TEWAS - NS, bocah yang tewas dalam kondisi tubuh melepuh, diduga korban pengeniayaan ibu tiri. Foto kiri: Anwar Satibi, ayah NS. (kolase Tribun Jabar/dian herdiansyah/istimewa)

Polres Sukabumi telah menaikkan kasus tewasnya NS ke penyidikan. 

Kapolres Sukabumi AKBP Samian mengungkap kenaikan status kasus kematian NS didasari pada dugaan adanya tindak pidana kekerasan dalam kasus tersebut.

AKBP Samian menyebut penyidik juga telah mengantongi beberapa alat bukti terkait dugaan kekerasan yang diterima NS sebelum meninggal dunia.

“Terkait perkara NS kita maraton selama 24 jam melakukan penyelidikan, perkara sudah kita naikkan ke tingkat penyidikan."

Baca juga: Tabiat Ibu Tiri di Sukabumi yang Aniaya Bocah 12 Tahun, Beda Perlakuan dengan Anak Angkat Disorot

"Karena kita sudah menemukan beberapa alat bukti yang tentunya bisa kita yakini ini ada peristiwa pidana, yaitu pidana dugaan kekerasan, baik fisik maupun psikis terhadap korban (NS),” kata AKBP Samian, dilansir Kompas.com, Senin (23/2/2026).

Sementara itu, TR, ibu tiri NS yang sebelumnya berstatus terlapor, telah menjalani pemeriksaan intensif oleh kepolisian.

Terakhir, AKBP Samian pun memohon dukungan masyarakat agar proses hukum dalam kasus kematian NS ini bisa berjalan independen dan profesional, serta bisa mengedepankan Scientific Crime Investigation.
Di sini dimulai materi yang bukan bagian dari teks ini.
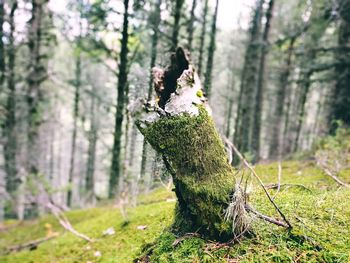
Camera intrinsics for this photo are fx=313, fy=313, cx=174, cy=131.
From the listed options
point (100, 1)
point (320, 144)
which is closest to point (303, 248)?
point (320, 144)

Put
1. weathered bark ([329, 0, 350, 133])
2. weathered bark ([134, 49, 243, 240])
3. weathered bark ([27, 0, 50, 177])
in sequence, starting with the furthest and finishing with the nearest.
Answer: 1. weathered bark ([27, 0, 50, 177])
2. weathered bark ([329, 0, 350, 133])
3. weathered bark ([134, 49, 243, 240])

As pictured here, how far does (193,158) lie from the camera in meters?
2.59

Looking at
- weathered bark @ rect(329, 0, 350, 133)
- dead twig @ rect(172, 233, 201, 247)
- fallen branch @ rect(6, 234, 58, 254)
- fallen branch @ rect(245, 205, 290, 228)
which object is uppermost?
weathered bark @ rect(329, 0, 350, 133)

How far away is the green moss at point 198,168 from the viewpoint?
251 cm

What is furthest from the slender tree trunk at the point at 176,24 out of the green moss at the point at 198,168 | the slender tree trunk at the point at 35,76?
the green moss at the point at 198,168

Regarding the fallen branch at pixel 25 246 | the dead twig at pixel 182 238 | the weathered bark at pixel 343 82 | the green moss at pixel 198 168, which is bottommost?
the fallen branch at pixel 25 246

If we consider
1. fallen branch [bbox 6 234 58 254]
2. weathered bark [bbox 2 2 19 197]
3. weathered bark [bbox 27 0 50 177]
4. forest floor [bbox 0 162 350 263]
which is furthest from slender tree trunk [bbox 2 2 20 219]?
forest floor [bbox 0 162 350 263]

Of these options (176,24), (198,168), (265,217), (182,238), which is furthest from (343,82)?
(182,238)

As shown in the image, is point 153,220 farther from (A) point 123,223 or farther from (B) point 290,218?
(B) point 290,218

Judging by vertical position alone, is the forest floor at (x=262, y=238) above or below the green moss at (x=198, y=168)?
below

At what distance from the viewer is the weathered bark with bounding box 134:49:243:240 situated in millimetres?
2518

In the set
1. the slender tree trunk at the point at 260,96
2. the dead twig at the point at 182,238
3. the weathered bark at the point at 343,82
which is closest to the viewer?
the dead twig at the point at 182,238

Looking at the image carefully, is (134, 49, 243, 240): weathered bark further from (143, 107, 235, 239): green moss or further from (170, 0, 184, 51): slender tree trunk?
(170, 0, 184, 51): slender tree trunk

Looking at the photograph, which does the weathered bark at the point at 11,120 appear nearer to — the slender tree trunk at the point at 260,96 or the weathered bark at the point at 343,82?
the slender tree trunk at the point at 260,96
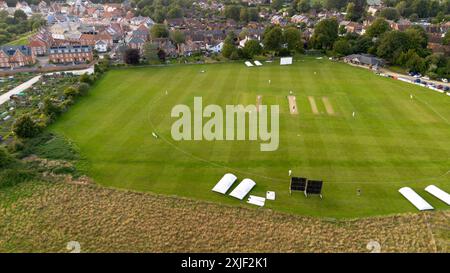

Kami mohon dukungan agar proses penegakan hukum ini bisa berjalan independen, profesional, dan benar-benar mengedepankan Scientific Crime Investigation,” ujar Samian.

Hingga kini total sudah ada 16 orang saksi yang dimintai keterangan oleh penyidik terkait kematian NS ini.